During the summer, neighborhood residents can pay a fee to use the swimming pool at my apartment building. It’s a win-win, at least for those who can afford it. Families get access to an outdoor pool during the hot months. The building owners make a little extra money, or have more to pay for the pool’s upkeep. (Residents don’t pay extra.)
For the most part, the families are well-behaved. The children can be loud and rowdy, but that’s normal. I expect that.
Over the years, though, some families haven’t been so well-behaved. I noticed that when one woman with four boys arrived, they would take over the pool from west shallow end to east deep end, from north side to south side. Some of the other families, crowded out by five people, would collect their children and leave. It’s hard to have fun when you find yourself in the middle of someone else’s game (boys) or laps (woman). The woman, whose personality resembled Lucy van Pelt’s, never seemed to notice the disruption they brought. That obliviousness bothered me most. (To be fair, some families greeted her, so she was known in the neighborhood.)
Other parents bring younger children, then don’t supervise them. The area is full of hazards, including sprinklers that are easy for running kids to trip over, but they’re let loose anyway, come what may. Some run around screaming. A few who spot the local wildlife—often rabbits, sometimes baby rabbits—chase and terrorize it. My favorite was the trio who jumped up to grab the lowest branches of one of the struggling crab apples, then stripped all the leaves off. Bored with that, and with no parents in sight, they broke off the lower branches they could reach. I said something to them, but they stopped only a moment, then ignored me. (Sometimes it works. Sometimes it doesn’t.) When I came out the next day, the devastation under the tree made it look like a major storm had blown through.

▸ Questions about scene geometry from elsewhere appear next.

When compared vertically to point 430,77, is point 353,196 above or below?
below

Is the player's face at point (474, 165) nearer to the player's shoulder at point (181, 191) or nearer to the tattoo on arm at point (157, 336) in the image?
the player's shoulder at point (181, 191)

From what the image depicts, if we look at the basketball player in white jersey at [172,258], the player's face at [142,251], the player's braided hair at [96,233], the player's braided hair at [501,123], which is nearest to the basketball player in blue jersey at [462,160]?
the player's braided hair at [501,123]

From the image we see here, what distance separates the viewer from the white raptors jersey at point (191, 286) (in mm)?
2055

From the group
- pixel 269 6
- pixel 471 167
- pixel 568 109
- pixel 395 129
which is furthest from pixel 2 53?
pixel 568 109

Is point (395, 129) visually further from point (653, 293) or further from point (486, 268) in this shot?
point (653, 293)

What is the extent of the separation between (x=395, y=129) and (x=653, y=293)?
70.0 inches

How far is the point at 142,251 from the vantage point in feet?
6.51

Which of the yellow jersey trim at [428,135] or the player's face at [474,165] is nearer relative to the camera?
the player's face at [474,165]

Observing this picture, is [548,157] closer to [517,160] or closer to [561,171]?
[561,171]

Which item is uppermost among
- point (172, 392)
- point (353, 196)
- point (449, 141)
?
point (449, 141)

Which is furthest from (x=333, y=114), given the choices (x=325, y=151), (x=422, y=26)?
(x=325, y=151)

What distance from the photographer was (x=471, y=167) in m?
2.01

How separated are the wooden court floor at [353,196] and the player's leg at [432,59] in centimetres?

The other thing I notice is how much stuff people leave behind. Pool toys and noodles. Floats. Towels. Action figures. Bottles. Shoes and articles of clothing. Pool users leave something behind almost every day. When I was a kid millennia ago, my brother and I didn’t lose anything or leave it behind. We didn’t have much, and if you lost something you weren’t going to get a replacement or something else to console you.
This brings me to a different topic—the building’s bike room. For a long time it was full of bikes. I noticed many, probably most, of them had flat tires and other signs of neglect, like dust, cobwebs, and cocoons. Some remained untouched for years, presumably abandoned since tenant turnover rate is substantial. Except for the rust and grime of neglect, most appear to be in okay shape. That’s especially true of some of the abandoned children’s bikes. They’ve been there so long that the former owners must be in middle school (or higher) by now.
Every now and then management purges some bikes they can’t account for, but not all. Every time I see these still useful bikes hanging or lying there, getting dirtier and more banged up, I wonder if the former owners realized how many people would appreciate having one of those rusting conveyances. There’s even a bike shop in the area where teenage workers learn how to repair bikes while earning a refurbished bike for themselves. I’m floored by the waste, which was a luxury that only a few could indulge in not so many generations ago.
Bother the bunnies, trash the trees, waste what you have—there’s more where that came from.